2008年世界青少年囲碁選手権大会少年組優勝、初段。2010年二段。プロ入りすることが出来たが同期の棋士がチームに勧誘されていくのに対し、柯潔にはどのリーグチームも関心を持たなかった。チームに入ることができなかったため大きい大会にも出場できず公式戦も10~20局しか打てなかった。そこで柯潔はネット碁(東洋囲碁)で打つことにした。2011年から2015年の4年間に打ったネット碁は4千局を越えた。運がいい日は朴廷桓九段とも打つことができた。20秒碁で1日に5~6局程度打った。そのおかげて大きな大会でも緊張しない心を訓練することができた。さらに読みの正確性と速度も鍛えた[3]。

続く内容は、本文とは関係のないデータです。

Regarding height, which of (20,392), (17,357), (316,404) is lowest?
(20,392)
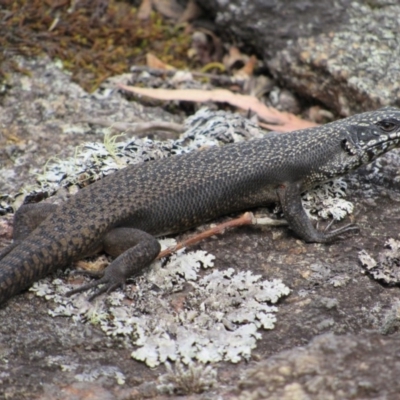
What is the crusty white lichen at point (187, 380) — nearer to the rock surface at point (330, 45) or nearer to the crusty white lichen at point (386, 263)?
the crusty white lichen at point (386, 263)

2011年世界青少年囲碁選手権大会青年組優勝、三段。2012年四段。2013年新人王戦ベスト8、Mlily夢百合杯世界囲碁オープン戦出場しベスト32、三星火災杯世界囲碁マスターズでベスト16。2014年名人戦ベスト8、天元戦挑戦者となり陳耀燁に1-2で敗れる。同年阿含桐山杯決勝で唐韋星を破り棋戦初優勝。

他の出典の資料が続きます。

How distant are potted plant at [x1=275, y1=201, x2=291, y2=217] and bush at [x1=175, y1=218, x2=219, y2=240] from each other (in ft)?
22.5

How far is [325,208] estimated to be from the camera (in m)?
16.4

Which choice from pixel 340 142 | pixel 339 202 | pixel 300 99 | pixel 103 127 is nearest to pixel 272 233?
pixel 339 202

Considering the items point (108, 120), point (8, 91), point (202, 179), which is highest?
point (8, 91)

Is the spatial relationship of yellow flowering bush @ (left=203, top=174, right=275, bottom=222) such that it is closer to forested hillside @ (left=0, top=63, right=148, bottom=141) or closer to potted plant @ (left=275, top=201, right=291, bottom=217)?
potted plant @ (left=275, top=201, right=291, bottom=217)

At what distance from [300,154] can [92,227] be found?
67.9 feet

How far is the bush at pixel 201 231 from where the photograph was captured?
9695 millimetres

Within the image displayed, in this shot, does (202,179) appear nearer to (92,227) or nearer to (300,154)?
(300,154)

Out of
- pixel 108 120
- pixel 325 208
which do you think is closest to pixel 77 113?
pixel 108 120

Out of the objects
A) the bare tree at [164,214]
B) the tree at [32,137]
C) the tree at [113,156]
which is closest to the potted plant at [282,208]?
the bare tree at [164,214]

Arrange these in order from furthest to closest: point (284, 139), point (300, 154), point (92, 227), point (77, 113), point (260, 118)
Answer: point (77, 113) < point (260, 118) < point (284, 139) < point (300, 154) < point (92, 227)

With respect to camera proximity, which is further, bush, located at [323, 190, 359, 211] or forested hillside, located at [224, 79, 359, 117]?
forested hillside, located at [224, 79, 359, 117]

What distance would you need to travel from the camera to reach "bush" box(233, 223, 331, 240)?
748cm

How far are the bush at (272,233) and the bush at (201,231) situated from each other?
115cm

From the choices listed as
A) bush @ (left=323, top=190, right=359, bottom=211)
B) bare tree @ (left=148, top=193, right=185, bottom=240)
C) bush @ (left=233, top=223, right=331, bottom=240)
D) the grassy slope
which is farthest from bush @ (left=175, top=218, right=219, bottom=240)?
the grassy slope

2015年百霊愛透杯の準決勝で朴廷桓を2-0、決勝で邱峻を3-2で破り、世界戦初優勝、これにより九段昇段。同年リコー杯、威孚房開杯棋王戦に優勝、三星火災杯で決勝で時越を2-0で破り優勝。2016年にMlily夢百合杯世界囲碁オープン戦で李世乭を破って優勝し、年間で世界戦三冠を達成。世界三冠王は2010年孔傑以来5年6ヶ月ぶり。また史上最年少の三冠王となった。さらに国内戦をあわせて五冠王に輝き優勝賞金中国棋士歴代最高の760万元を稼いだと推定されている[4]。2016年三星火災杯2連覇。
甲級リーグは2011年から出場、2013年15勝6敗の成績で新秀賞、2014年に18勝2敗の成績で大連チーム優勝に貢献。2015年にも16勝5杯で2年連続最多賞。2016年はMVP、優秀主将、最多勝を獲得。中国棋士ランキングでは2014年6位、2015年9月に1位となり2018年8月まで維持。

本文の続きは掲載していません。